→ DOCUMENT EXTRACT
•••••

The record from the suppression hearing reveals that Jack L. Meyers, the owner of the credit card that Taylor tried to use on February 25, 1994, in late February or early March showed the Fastime clerk who waited on Taylor, Ollie Bradshaw, a single photograph of Taylor, who was pictured along with an older woman and a little girl. Bradshaw identified Taylor in the picture as the person who had attempted to use Meyers' credit card on February 25. Bradshaw subsequently identified Taylor as the assailant both at the suppression hearing and then at trial.

Taylor argues that the trial court erred in permitting Bradshaw's in-court identification of Taylor because the identification was obtained from an impermissibly suggestive pre-trial identification procedure. He maintains that Bradshaw was only able to identify Taylor in court because Bradshaw had identified Taylor from Meyers' photograph and that Bradshaw only identified Taylor in Meyers' photograph because the photograph of Taylor was the only picture of a suspect shown to him before trial.

Identification procedures that are unnecessarily suggestive violate a suspect's right to a fair trial under the Fourteenth Amendment to the United State Constitution. Manson v. Brathwaite, 432 U.S. 98, 113, 97 S. Ct. 2243, 2252 (1977). Identification procedures whereby suspects are viewed singly, while not per se unnecessarily suggestive, have been uniformly criticized for being unduly suggestive. Manson, 432 U.S. at 116, 97 S. Ct. at 2254; Writt v. State, 541 S.W.2d 424, 427 (Tex. Crim. App. 1976); see also Delk v. State, 855 S.W.2d 700, 706 (Tex. Crim. App. 1993). When an impermissibly suggestive pre-trial identification procedure is used, the witness' subsequent in-court identification of the defendant will not be allowed, unless the prosecution can somehow establish an independent basis for the reliability of the in-court identification of the defendant besides the pre-trial identification at issue. Manson, 432 U.S. at 113-14, 97 S. Ct. at 2252-53, Delk, 855 S.W.2d at 706. A totality-of-the-circumstances test is employed to determine whether the in-court identification is independently reliable. Manson, 432 U.S. at 113, 97 S. Ct. at 2252; Delk, 855 S.W.2d at 706. Five factors will assist the court in making this determination: (1) the witness' opportunity to view the criminal at the time of the crime; (2) the witness' degree of attention; (3) the accuracy of the witness' prior description of the criminal; (4) the level of certainty demonstrated at the pre-trial confrontation; and (5) the time between the crime and the confrontation. Manson, 432 U.S. at 114, 97 S. Ct. at 2253; Delk, 855 S.W.2d at 706.

•••••

→ WHAT NEEDS TO BE DONE
Rewrite the stretch of the identification ruling from "The record from" through "then at trial.", changing "suppression hearing" to "pretrial hearing" throughout.

(Data entries)

•••••

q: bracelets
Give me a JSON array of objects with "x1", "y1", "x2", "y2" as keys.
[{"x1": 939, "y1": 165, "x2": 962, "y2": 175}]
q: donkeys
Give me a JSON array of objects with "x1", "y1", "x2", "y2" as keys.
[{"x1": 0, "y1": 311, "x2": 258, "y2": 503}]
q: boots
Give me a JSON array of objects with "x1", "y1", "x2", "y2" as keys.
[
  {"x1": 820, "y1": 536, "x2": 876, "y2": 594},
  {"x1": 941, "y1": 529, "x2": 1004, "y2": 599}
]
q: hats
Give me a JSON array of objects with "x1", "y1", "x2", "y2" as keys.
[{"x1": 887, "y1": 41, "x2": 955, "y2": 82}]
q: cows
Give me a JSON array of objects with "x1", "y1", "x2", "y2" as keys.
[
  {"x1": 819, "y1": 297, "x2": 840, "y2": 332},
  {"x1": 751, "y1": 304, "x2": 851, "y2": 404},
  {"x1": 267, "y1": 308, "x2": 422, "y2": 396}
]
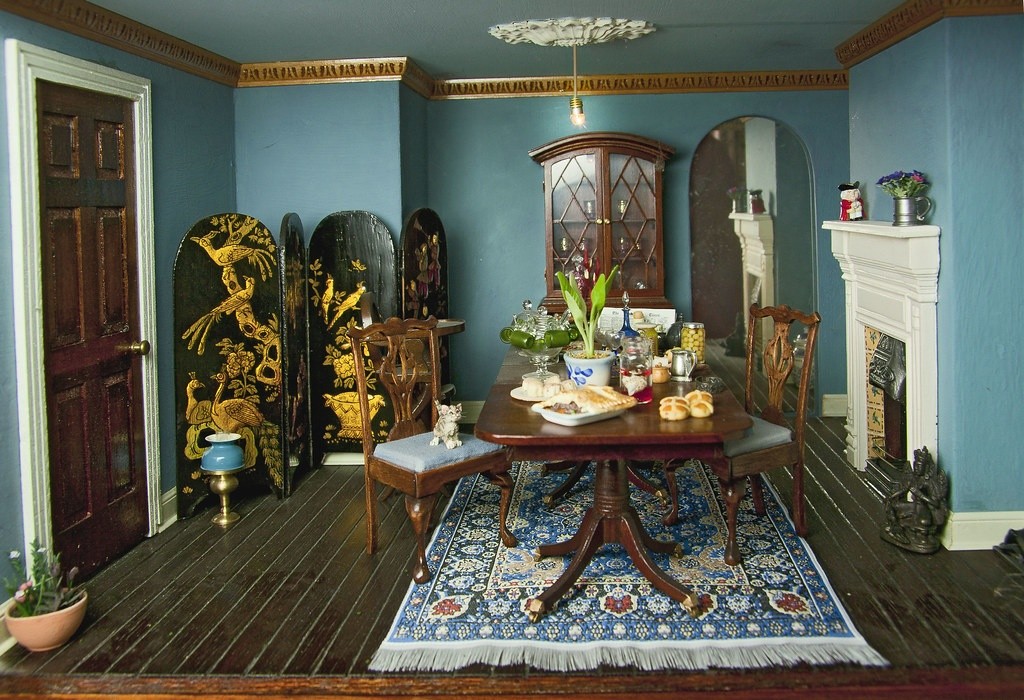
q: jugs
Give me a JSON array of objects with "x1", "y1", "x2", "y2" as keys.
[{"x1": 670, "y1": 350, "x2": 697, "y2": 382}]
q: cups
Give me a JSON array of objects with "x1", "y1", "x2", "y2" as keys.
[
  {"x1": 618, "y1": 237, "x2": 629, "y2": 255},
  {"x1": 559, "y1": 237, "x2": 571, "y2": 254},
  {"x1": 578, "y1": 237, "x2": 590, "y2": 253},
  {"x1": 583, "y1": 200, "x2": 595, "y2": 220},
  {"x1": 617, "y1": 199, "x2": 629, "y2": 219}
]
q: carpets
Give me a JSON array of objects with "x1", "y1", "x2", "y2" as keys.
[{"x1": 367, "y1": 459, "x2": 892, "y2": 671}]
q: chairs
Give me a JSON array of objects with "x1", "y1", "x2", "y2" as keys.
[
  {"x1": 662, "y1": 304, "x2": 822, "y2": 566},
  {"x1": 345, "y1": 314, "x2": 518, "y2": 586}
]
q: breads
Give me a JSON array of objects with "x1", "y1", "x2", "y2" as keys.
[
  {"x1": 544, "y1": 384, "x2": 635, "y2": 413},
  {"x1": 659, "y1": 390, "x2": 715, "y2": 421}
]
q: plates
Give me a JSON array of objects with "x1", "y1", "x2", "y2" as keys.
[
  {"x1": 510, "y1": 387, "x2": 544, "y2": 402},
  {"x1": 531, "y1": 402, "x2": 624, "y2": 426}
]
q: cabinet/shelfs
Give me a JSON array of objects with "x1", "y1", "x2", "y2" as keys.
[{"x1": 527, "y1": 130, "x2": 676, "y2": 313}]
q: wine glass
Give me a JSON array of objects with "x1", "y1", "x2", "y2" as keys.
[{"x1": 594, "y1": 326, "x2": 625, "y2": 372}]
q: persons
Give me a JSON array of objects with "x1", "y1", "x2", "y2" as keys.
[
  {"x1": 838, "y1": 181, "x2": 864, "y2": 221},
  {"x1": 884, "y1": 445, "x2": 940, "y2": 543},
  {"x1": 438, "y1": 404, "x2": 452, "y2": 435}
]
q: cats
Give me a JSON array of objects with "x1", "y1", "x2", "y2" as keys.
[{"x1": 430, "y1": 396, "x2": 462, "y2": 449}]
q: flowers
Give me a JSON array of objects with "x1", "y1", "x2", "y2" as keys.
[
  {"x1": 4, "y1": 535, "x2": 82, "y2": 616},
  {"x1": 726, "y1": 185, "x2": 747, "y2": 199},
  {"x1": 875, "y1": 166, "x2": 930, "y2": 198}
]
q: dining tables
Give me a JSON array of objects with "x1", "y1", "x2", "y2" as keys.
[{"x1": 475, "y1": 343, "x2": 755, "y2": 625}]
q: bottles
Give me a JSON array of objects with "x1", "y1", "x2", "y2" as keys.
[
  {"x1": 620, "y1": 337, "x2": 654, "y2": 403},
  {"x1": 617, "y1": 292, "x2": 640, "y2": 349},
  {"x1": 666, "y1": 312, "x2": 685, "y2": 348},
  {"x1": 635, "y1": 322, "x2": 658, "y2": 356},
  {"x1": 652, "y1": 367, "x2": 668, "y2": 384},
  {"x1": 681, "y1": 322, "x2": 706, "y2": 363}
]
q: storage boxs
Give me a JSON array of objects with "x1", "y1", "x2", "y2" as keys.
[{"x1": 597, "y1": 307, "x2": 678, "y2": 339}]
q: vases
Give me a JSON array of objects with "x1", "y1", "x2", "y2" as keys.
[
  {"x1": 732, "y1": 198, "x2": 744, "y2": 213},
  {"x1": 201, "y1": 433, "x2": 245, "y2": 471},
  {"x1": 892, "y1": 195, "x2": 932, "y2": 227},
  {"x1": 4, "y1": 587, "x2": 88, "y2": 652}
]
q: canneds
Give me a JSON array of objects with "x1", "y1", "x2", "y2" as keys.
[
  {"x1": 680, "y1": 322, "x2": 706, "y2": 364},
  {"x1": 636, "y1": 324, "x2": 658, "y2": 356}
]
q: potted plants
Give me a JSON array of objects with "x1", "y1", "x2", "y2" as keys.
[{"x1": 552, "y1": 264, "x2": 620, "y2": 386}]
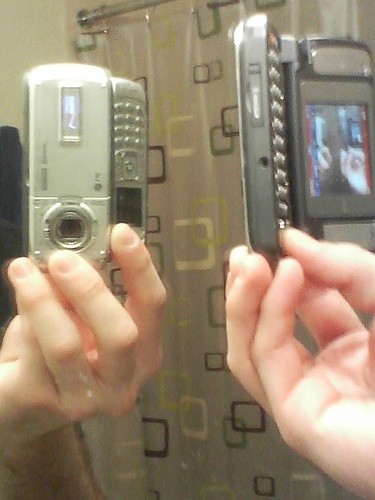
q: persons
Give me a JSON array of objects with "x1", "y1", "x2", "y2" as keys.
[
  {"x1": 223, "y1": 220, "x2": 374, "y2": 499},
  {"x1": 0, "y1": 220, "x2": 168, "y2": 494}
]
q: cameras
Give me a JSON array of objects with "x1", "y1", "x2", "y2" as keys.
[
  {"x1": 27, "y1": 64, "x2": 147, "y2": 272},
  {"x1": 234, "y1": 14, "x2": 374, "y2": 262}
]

•••••

→ IN RESPONSE
The record from the pretrial hearing reveals that Jack L. Meyers, the owner of the credit card that Taylor tried to use on February 25, 1994, in late February or early March showed the Fastime clerk who waited on Taylor, Ollie Bradshaw, a single photograph of Taylor, who was pictured along with an older woman and a little girl. Bradshaw identified Taylor in the picture as the person who had attempted to use Meyers' credit card on February 25. Bradshaw subsequently identified Taylor as the assailant both at the pretrial hearing and then at trial.